#### Spark
Apache Spark is a lightning fast real-time processing framework.
It does in-memory computations to analyze data in real-time.
Apache Spark has its own cluster manager, where it can host its application.
It uses HDFS (Hadoop Distributed File system) for storage and it can run Spark applications on YARN as well.

#### PySpark
Using PySpark, you can work with RDDs in Python programming language also. It is because of a library called Py4j that they are able to achieve this.

#### PySpark - SparkContext
SparkContext is the entry point to any spark functionality. When we run any Spark application, a driver program starts, which has the main function and your SparkContext gets initiated here. The driver program then runs the operations inside the executors on worker nodes.

SparkContext uses Py4J to launch a JVM and creates a JavaSparkContext. By default, PySpark has SparkContext available as sc, so creating a new SparkContext won't work.

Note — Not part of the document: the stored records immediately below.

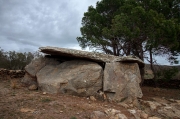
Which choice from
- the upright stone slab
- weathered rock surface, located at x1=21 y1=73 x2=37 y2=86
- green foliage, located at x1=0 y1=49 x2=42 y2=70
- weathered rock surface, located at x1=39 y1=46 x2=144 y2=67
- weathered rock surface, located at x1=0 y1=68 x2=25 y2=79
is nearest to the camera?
the upright stone slab

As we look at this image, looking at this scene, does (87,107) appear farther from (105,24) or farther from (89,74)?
(105,24)

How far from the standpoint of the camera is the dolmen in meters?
7.33

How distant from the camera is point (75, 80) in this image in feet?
24.5

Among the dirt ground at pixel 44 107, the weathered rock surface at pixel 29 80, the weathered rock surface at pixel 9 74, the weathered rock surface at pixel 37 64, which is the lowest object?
the dirt ground at pixel 44 107

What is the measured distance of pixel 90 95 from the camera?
289 inches

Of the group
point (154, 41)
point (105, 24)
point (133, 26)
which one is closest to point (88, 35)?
point (105, 24)

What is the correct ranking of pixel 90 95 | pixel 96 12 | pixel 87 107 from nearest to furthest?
pixel 87 107, pixel 90 95, pixel 96 12

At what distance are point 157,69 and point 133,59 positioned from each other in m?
5.56

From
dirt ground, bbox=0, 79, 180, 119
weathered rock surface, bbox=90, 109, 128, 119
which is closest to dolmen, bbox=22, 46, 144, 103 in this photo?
dirt ground, bbox=0, 79, 180, 119

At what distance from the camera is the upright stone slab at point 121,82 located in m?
7.32

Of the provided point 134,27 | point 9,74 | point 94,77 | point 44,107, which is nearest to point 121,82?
point 94,77

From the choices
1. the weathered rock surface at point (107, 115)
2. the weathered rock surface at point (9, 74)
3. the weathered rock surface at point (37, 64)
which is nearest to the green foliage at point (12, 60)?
the weathered rock surface at point (9, 74)

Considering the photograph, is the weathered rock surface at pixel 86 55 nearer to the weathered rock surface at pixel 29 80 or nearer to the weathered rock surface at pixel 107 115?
the weathered rock surface at pixel 29 80

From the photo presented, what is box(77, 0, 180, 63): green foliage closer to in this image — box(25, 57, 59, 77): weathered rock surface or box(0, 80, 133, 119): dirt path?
box(25, 57, 59, 77): weathered rock surface
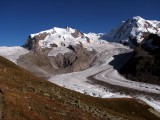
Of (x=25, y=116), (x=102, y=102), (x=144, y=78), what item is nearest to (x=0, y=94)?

#### RDD (Resilient Distributed Dataset)
RDD stands for Resilient Distributed Dataset, these are the elements that run and operate on multiple nodes to do parallel processing on a cluster. RDDs are immutable elements, which means once you create an RDD you cannot change it. RDDs are fault tolerant as well, hence in case of any failure, they recover automatically.

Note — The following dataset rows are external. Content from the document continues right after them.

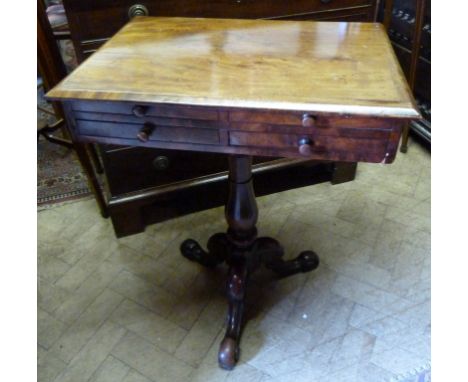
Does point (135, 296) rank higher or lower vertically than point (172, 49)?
lower

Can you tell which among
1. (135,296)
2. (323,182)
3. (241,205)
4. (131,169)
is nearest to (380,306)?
(241,205)

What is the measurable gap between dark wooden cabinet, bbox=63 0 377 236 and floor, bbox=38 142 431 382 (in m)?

Let us understand these two ways in detail.

Transformation − These are the operations, which are applied on a RDD to create a new RDD. Filter, groupBy and map are the examples of transformations.

Action − These are the operations that are applied on RDD, which instructs Spark to perform computation and send the result back to the driver.

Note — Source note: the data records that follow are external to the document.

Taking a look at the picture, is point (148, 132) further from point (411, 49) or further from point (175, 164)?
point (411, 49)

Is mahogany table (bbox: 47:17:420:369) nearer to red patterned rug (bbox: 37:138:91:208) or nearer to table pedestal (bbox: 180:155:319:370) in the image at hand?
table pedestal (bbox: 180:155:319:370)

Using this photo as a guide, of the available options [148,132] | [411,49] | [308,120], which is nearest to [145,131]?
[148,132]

#### Broadcast & Accumulator
For parallel processing, Apache Spark uses shared variables. A copy of shared variable goes on each node of the cluster when the driver sends a task to the executor on the cluster, so that it can be used for performing tasks.

Two types of share variables:
Broadcast and Accumulator


Broascast -
Broadcast variables are used to save the copy of data across all nodes. This variable is cached on all the machines and not sent on machines with tasks.

Accumulator - 
A write-only shared variable used to accumulate values (e.g., counters or sums) from multiple tasks.
Best for debugging or monitoring, not returning results to your program logic.

In [1]:
from pyspark import SparkContext

sc = SparkContext("local", "Broadcast Example")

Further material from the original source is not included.